Tax analysts say many senior citizens have passive income in the form of capital gains, but such profits earned from capital gains aren’t eligible for a tax rebate under Section 87A.
“Given the current scenario of rebate under section 87A, one can expect the government specifically spell out its allowance to senior citizens to avail the rebate on such capital gains, which provides the much-needed relief to such senior taxpayers,” Savani said.
Expand NPS tax benefits
Hopes are also building for enhanced pension participation through the National Pension System (NPS), which offers significant tax benefits via deductions under Section 80CCD under both old and new tax regimes.
“Extending tax benefits on NPS contributions under the new tax regime to both salaried and self-employed individuals will help encourage long-term, disciplined retirement savings,” PB Fintech's retirement planning arm Pensionbazaar head Vishwajeet Goel said.
PB Fintec joint group CEO Sarbvir Singh said there is an urgent need for sustained, long-term pension savings and retirement preparedness is emerging as a critical pillar of India’s financial ecosystem.
“The Budget 2026 can encourage disciplined retirement savings by extending NPS tax benefits to both salaried and self-employed individuals. Also, delinking employer participation from the employee’s tax benefit will allow voluntary contributions up to the defined threshold,” Sing said.

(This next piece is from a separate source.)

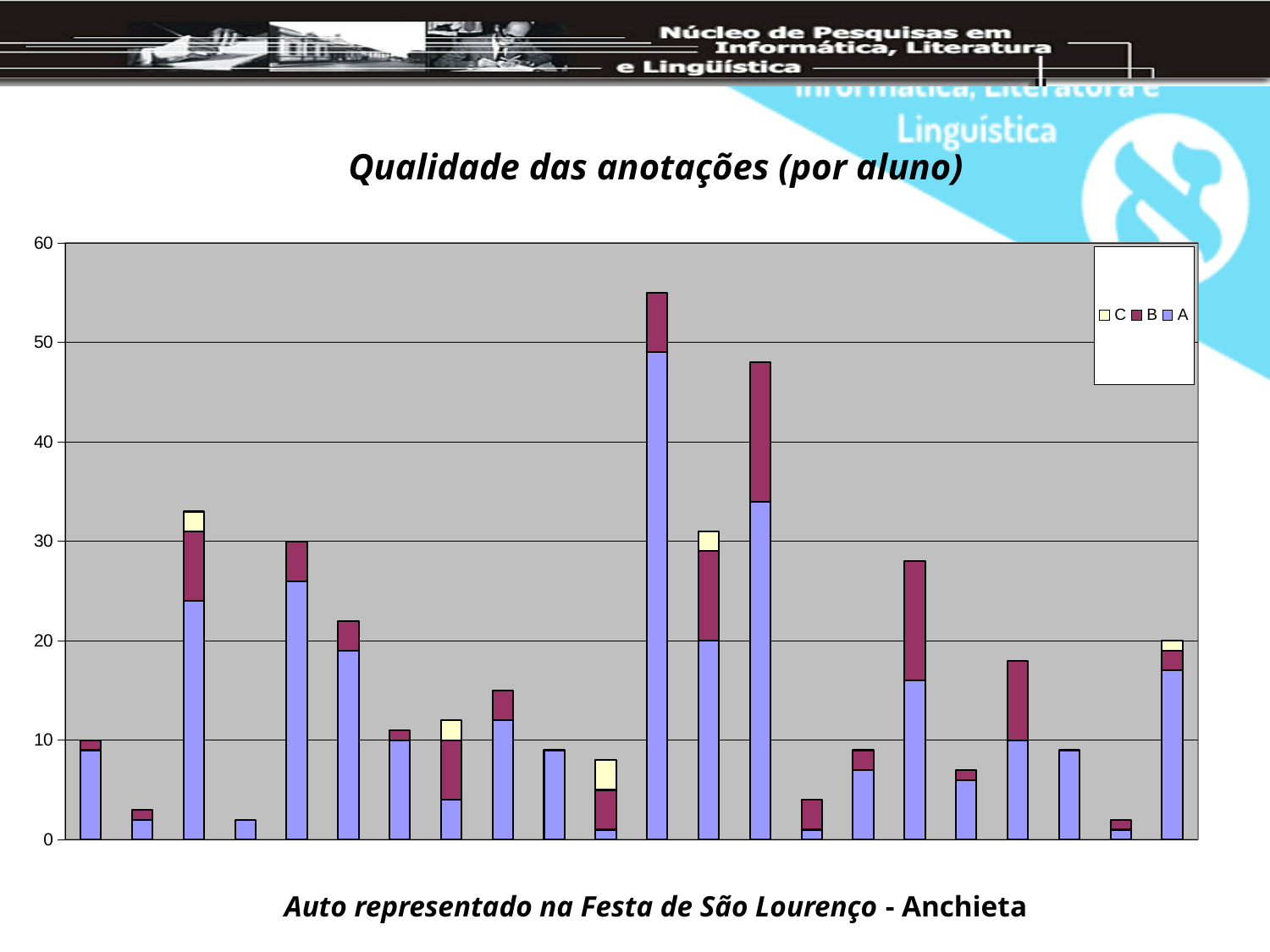
Is the total of the first bar from the left greater or less than 20? less Is the total of the last bar on the right greater or less than 30? less What are the series names listed in the legend? C, B, A How many series does the legend list? 3 How many stacked bars are plotted in the chart? 22 Is the total of the tallest stacked bar greater or less than 50? greater What is the title of the chart? Qualidade das anotações (por aluno) Which series makes up the largest portion of the tallest bar? A What is the highest value shown on the vertical axis? 60 What kind of chart is shown on the slide? bar chart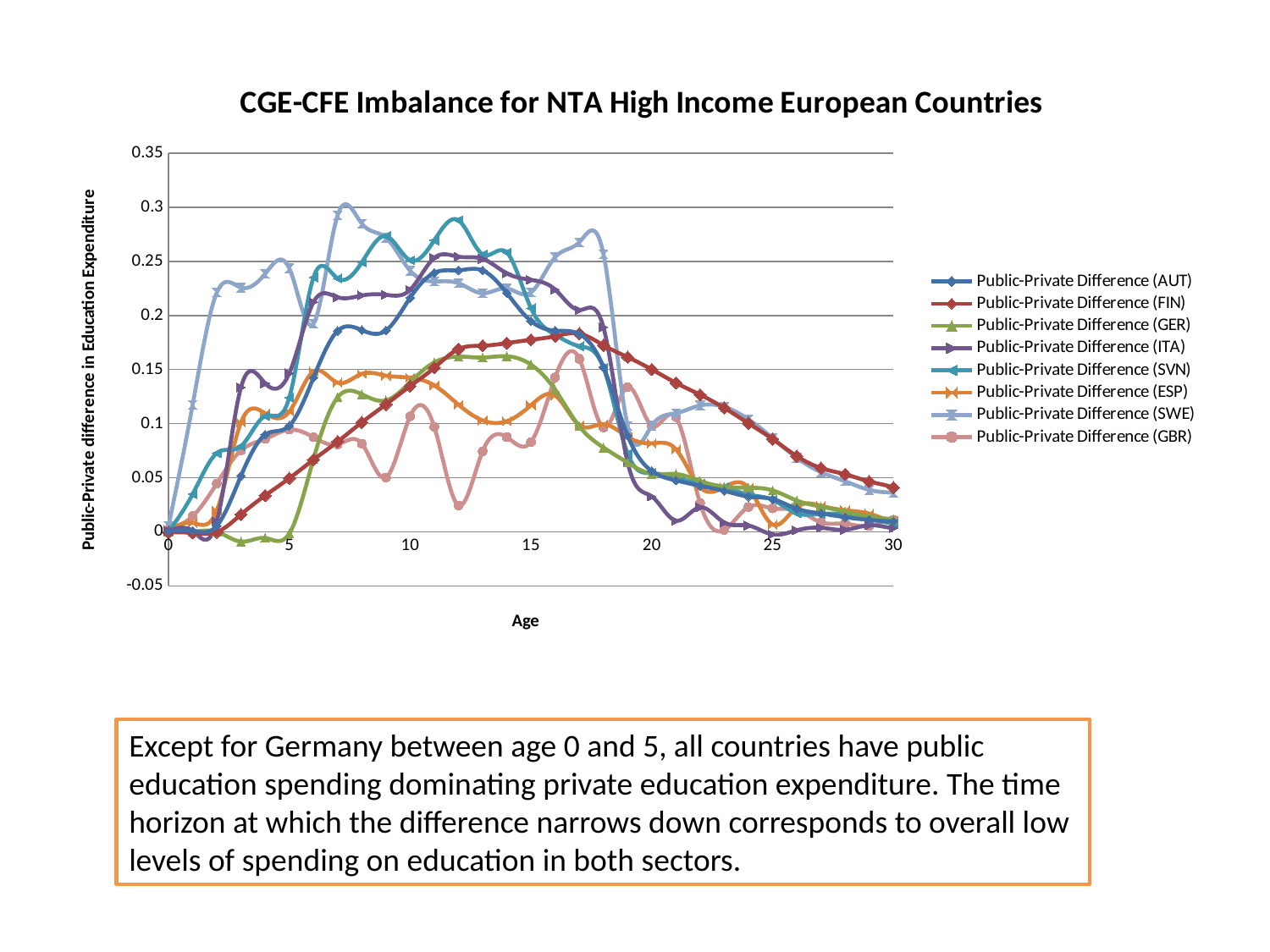
Is the value for Public-Private Difference (SWE) at age 7 greater or less than 0.25? greater Is the value for Public-Private Difference (SVN) at age 12 greater or less than 0.25? greater Is the value for Public-Private Difference (FIN) at age 30 greater or less than 0.05? less What is the title of the chart? CGE-CFE Imbalance for NTA High Income European Countries At age 20, which is larger: Public-Private Difference (FIN) or Public-Private Difference (ITA)? Public-Private Difference (FIN) How many series does the legend list? 8 Which series has the lowest value at age 3? Public-Private Difference (GER) Which series has the highest value at age 1? Public-Private Difference (SWE) What kind of chart is shown on the slide? line chart What is the label of the x axis? Age Does the Public-Private Difference (FIN) series rise or fall between age 17 and age 30? fall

A comprehensive scheme for in-home care
Optimism is growing that the Budget 2026 will establish a comprehensive scheme of benefits covering in-home care, assisted living support and transitional care facilities for senior citizens.
Analysts argue that the biggest cost pressure seniors face is not hospitalisation but prolonged home-based care such as attendants, nursing, physiotherapy and assisted living support, which runs for years and is almost entirely out-of-pocket.
“Budget 2026 can realistically ease this by recognising certified home-care and long-term care expenses as core health costs with a separate, high-limit tax deduction for seniors and their children, instead of forcing families to absorb these recurring costs without any fiscal relief,” said Raheel Patel, partner, Gandhi Law Associates.